• [你的任务]
把下面材料的全部内容逐行编成编号列表，空行不计入，图片也不要放进答案里。

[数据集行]
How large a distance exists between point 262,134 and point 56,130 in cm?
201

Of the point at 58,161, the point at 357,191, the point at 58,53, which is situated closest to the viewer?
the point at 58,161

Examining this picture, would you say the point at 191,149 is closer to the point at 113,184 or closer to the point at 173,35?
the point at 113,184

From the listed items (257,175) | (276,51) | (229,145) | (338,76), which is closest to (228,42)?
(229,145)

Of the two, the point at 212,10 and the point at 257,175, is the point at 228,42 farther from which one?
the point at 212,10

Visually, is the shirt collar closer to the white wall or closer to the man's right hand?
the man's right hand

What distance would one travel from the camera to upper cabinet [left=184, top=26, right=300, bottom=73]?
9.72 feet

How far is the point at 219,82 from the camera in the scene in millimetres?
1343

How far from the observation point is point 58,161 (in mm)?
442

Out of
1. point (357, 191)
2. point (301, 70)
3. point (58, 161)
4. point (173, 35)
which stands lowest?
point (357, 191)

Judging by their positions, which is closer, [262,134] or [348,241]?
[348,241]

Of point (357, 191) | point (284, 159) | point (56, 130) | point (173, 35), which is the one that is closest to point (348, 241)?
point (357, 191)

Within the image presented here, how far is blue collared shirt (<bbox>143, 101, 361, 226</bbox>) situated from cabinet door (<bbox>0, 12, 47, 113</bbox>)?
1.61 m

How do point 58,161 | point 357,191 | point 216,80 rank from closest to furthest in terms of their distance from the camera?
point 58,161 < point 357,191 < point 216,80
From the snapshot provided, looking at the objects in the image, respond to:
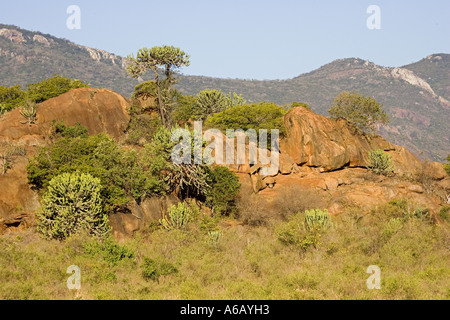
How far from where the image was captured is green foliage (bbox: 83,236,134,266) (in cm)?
1903

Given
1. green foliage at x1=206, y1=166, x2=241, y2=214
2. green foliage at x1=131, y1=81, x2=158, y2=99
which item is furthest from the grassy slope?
green foliage at x1=131, y1=81, x2=158, y2=99

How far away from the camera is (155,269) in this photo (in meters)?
17.7

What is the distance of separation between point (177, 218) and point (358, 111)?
23390mm

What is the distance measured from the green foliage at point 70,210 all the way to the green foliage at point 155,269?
201 inches

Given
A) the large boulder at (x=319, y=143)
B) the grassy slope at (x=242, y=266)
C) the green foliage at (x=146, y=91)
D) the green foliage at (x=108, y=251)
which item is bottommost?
the grassy slope at (x=242, y=266)

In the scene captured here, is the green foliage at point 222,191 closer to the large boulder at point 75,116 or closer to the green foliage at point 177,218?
the green foliage at point 177,218

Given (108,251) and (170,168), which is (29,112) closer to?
(170,168)

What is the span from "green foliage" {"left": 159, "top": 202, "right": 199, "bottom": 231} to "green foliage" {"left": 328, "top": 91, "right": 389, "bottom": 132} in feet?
69.2

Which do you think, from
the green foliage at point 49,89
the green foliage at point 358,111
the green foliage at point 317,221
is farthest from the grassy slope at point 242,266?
the green foliage at point 358,111

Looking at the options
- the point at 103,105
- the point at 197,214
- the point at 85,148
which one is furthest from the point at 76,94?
the point at 197,214

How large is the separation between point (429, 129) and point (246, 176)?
17426 centimetres

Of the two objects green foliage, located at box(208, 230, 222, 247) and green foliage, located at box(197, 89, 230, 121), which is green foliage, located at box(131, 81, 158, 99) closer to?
green foliage, located at box(197, 89, 230, 121)

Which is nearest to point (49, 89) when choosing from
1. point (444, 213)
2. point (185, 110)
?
point (185, 110)

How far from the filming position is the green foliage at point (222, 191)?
95.2 feet
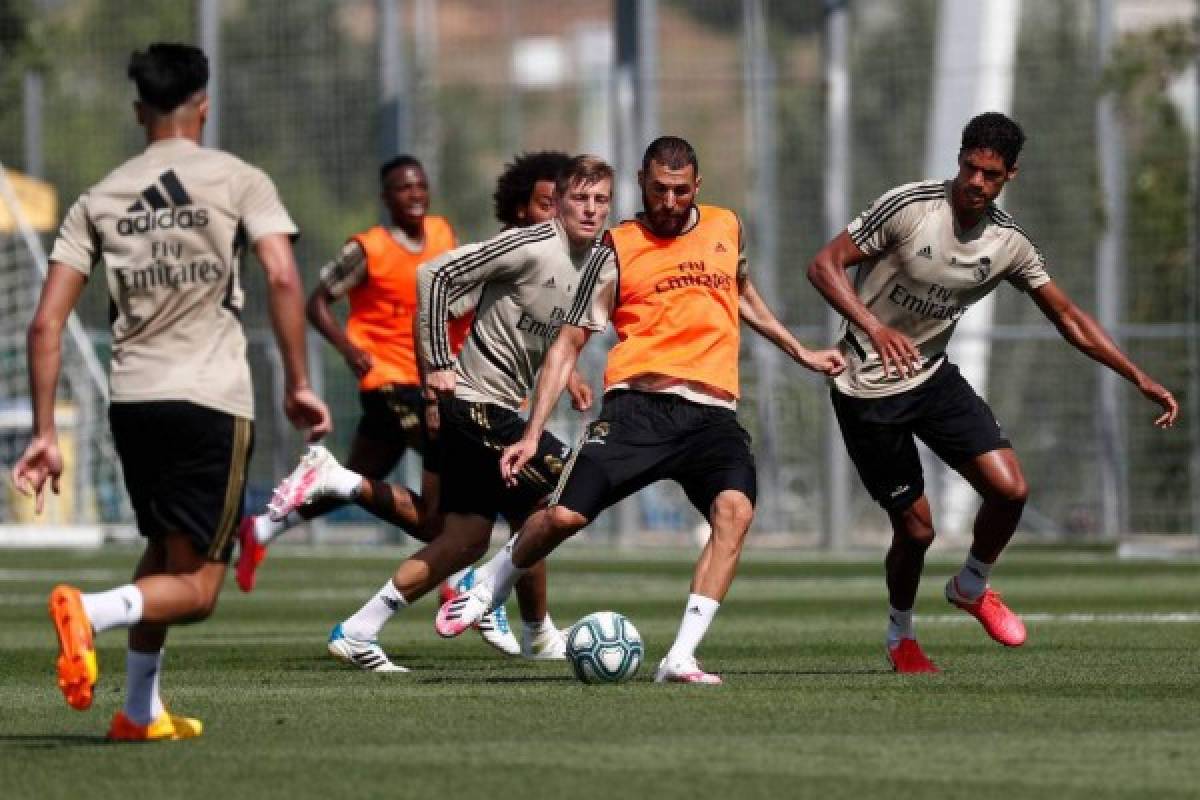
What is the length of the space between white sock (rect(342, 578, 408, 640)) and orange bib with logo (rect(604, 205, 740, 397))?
1.52 m

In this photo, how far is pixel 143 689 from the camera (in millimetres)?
8516

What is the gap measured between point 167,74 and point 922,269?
161 inches

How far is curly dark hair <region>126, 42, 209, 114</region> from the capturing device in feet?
27.4

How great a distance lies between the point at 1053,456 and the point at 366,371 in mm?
13477

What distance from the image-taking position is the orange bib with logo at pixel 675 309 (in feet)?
35.8

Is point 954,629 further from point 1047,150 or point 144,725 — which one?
point 1047,150

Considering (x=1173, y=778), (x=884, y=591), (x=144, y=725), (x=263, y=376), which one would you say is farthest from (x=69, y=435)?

• [已解问题]
1. How large a distance exists between point 262,134 and point 56,130 in cm?
2. 201
3. Of the point at 58,161, the point at 357,191, the point at 58,53, which is situated closest to the viewer?
4. the point at 58,161
5. Examining this picture, would you say the point at 191,149 is closer to the point at 113,184 or closer to the point at 173,35?
6. the point at 113,184
7. From the listed items (257,175) | (276,51) | (229,145) | (338,76), which is closest to (228,42)?
8. (229,145)
9. Of the two, the point at 212,10 and the point at 257,175, is the point at 228,42 farther from which one?
10. the point at 212,10
11. Visually, is the shirt collar closer to the white wall or closer to the man's right hand?
12. the man's right hand
13. What distance would one travel from the camera to upper cabinet [left=184, top=26, right=300, bottom=73]?
14. 9.72 feet
15. How far is the point at 219,82 from the camera in the scene in millimetres?
16. 1343
17. How far from the observation point is point 58,161 (in mm)?
18. 442
19. Out of
20. 1. point (357, 191)
21. 2. point (301, 70)
22. 3. point (58, 161)
23. 4. point (173, 35)
24. which stands lowest?
25. point (357, 191)
26. Judging by their positions, which is closer, [262,134] or [348,241]?
27. [348,241]
28. Of point (357, 191) | point (284, 159) | point (56, 130) | point (173, 35), which is the one that is closest to point (348, 241)?
29. point (357, 191)
30. Within the image presented here, how far is blue collared shirt (<bbox>143, 101, 361, 226</bbox>) situated from cabinet door (<bbox>0, 12, 47, 113</bbox>)?
31. 1.61 m
32. How do point 58,161 | point 357,191 | point 216,80 rank from closest to furthest in terms of their distance from the camera?
33. point 58,161 < point 357,191 < point 216,80
34. From the snapshot provided, looking at the objects in the image, respond to:
35. How far from where the image was captured is green foliage (bbox: 83,236,134,266) (in cm)?
36. 1903
37. Given
38. 1. green foliage at x1=206, y1=166, x2=241, y2=214
39. 2. green foliage at x1=131, y1=81, x2=158, y2=99
40. which item is furthest from the grassy slope?
41. green foliage at x1=131, y1=81, x2=158, y2=99
42. How far away from the camera is (155,269) in this photo (in meters)?
43. 17.7
44. What is the distance of separation between point (177, 218) and point (358, 111)?
45. 23390mm
46. What is the distance measured from the green foliage at point 70,210 all the way to the green foliage at point 155,269?
47. 201 inches
48. Given
49. A) the large boulder at (x=319, y=143)
50. B) the grassy slope at (x=242, y=266)
51. C) the green foliage at (x=146, y=91)
52. D) the green foliage at (x=108, y=251)
53. which item is bottommost?
54. the grassy slope at (x=242, y=266)
55. In the scene captured here, is the green foliage at point 222,191 closer to the large boulder at point 75,116 or closer to the green foliage at point 177,218?
56. the green foliage at point 177,218
57. Given (108,251) and (170,168), which is (29,112) closer to?
58. (170,168)
59. What is the span from "green foliage" {"left": 159, "top": 202, "right": 199, "bottom": 231} to "green foliage" {"left": 328, "top": 91, "right": 389, "bottom": 132} in feet?
60. 69.2
61. Which do you think, from
62. the green foliage at point 49,89
63. the green foliage at point 358,111
64. the green foliage at point 317,221
65. is farthest from the grassy slope at point 242,266?
66. the green foliage at point 358,111
67. Looking at the options
68. - the point at 103,105
69. - the point at 197,214
70. - the point at 85,148
71. which one is furthest from the point at 76,94?
72. the point at 197,214
73. How large is the separation between point (429, 129) and point (246, 176)?
74. 17426 centimetres
75. Of the two objects green foliage, located at box(208, 230, 222, 247) and green foliage, located at box(197, 89, 230, 121), which is green foliage, located at box(131, 81, 158, 99) closer to?
76. green foliage, located at box(197, 89, 230, 121)
77. Which is nearest to point (49, 89) when choosing from
78. 1. point (444, 213)
79. 2. point (185, 110)
80. ?
81. point (185, 110)
82. How far from the filming position is the green foliage at point (222, 191)?
83. 95.2 feet
84. What is the length of the space between white sock (rect(342, 578, 408, 640)) and orange bib with logo (rect(604, 205, 740, 397))?
85. 1.52 m
86. In this photo, how far is pixel 143 689 from the camera (in millimetres)?
87. 8516
88. What is the gap measured between point 167,74 and point 922,269?
89. 161 inches
90. How far is curly dark hair <region>126, 42, 209, 114</region> from the capturing device in feet?
91. 27.4
92. How great a distance lies between the point at 1053,456 and the point at 366,371 in mm?
93. 13477
94. What distance from the image-taking position is the orange bib with logo at pixel 675 309 (in feet)?
95. 35.8
96. Is point 954,629 further from point 1047,150 or point 144,725 — which one?
97. point 1047,150
98. Considering (x=1173, y=778), (x=884, y=591), (x=144, y=725), (x=263, y=376), which one would you say is farthest from (x=69, y=435)?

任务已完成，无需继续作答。